### ASSIGNMENT
The answer must be the lines from the one that holds "Women standing against" through the final line of the data, copied exactly, with no pictures.

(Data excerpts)
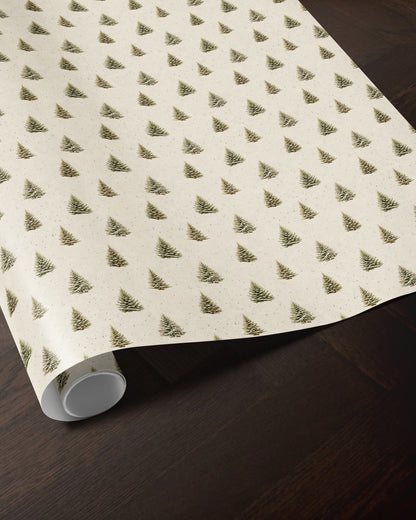 Snowy Christmas tree wrapping paper roll showing the detailed pine tree pattern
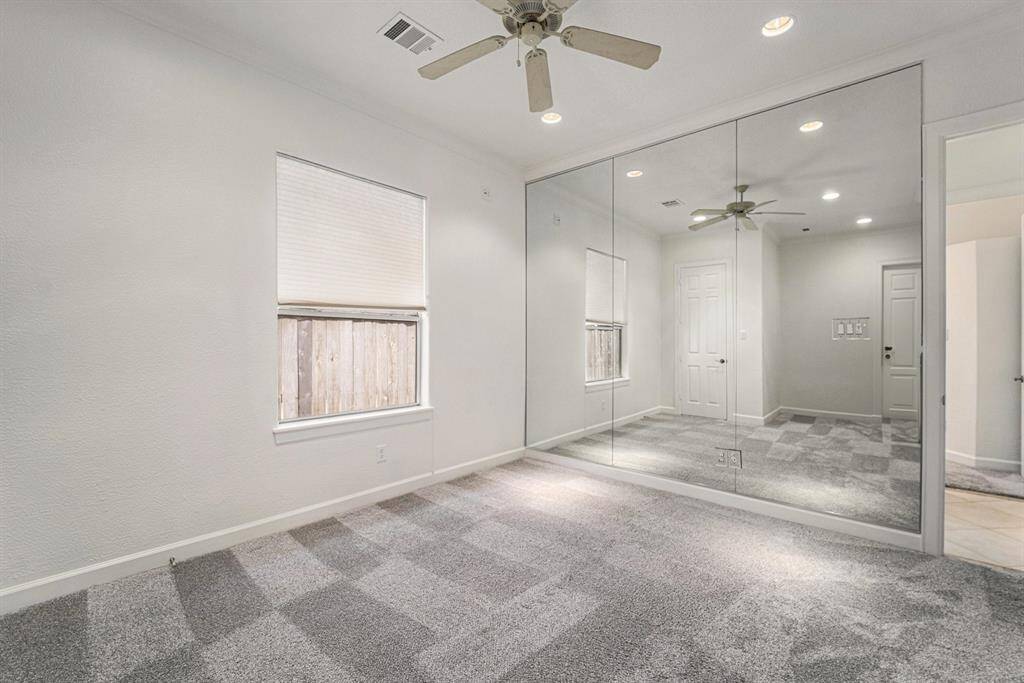 One of the secondary bedrooms is right off the garage
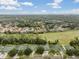 Aerial view of community, highlighting homes and golf course at 34841 Double Eagle Ct, Zephyrhills, FL 33541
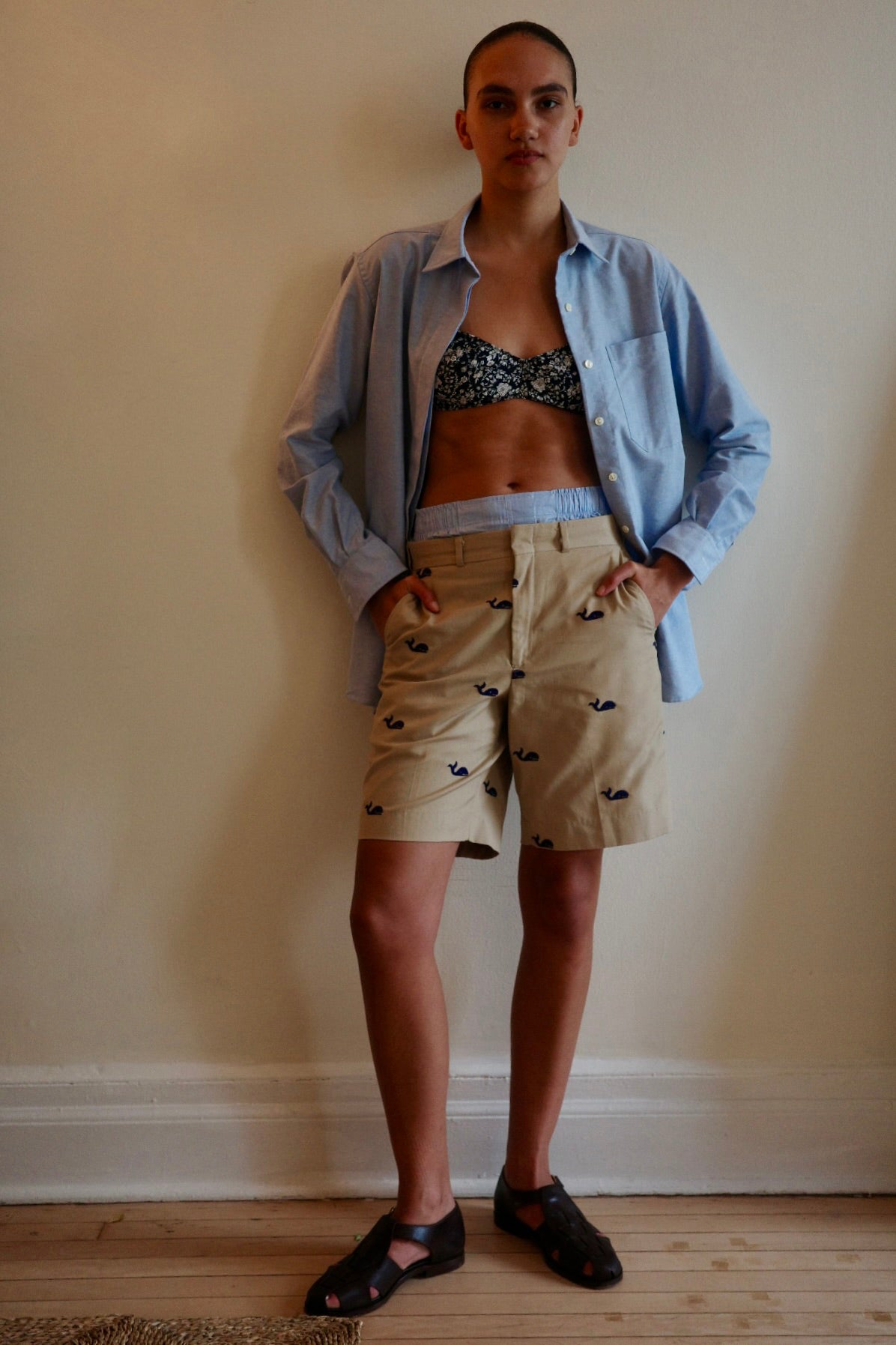 Women standing against wall wearing khaki shorts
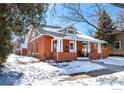 Charming brick home with a covered porch and snowy yard at 624 Maxwell Ave, Boulder, CO 80304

### SOLUTION TO THE EXERCISE
 Women standing against wall wearing khaki shorts
 Charming brick home with a covered porch and snowy yard at 624 Maxwell Ave, Boulder, CO 80304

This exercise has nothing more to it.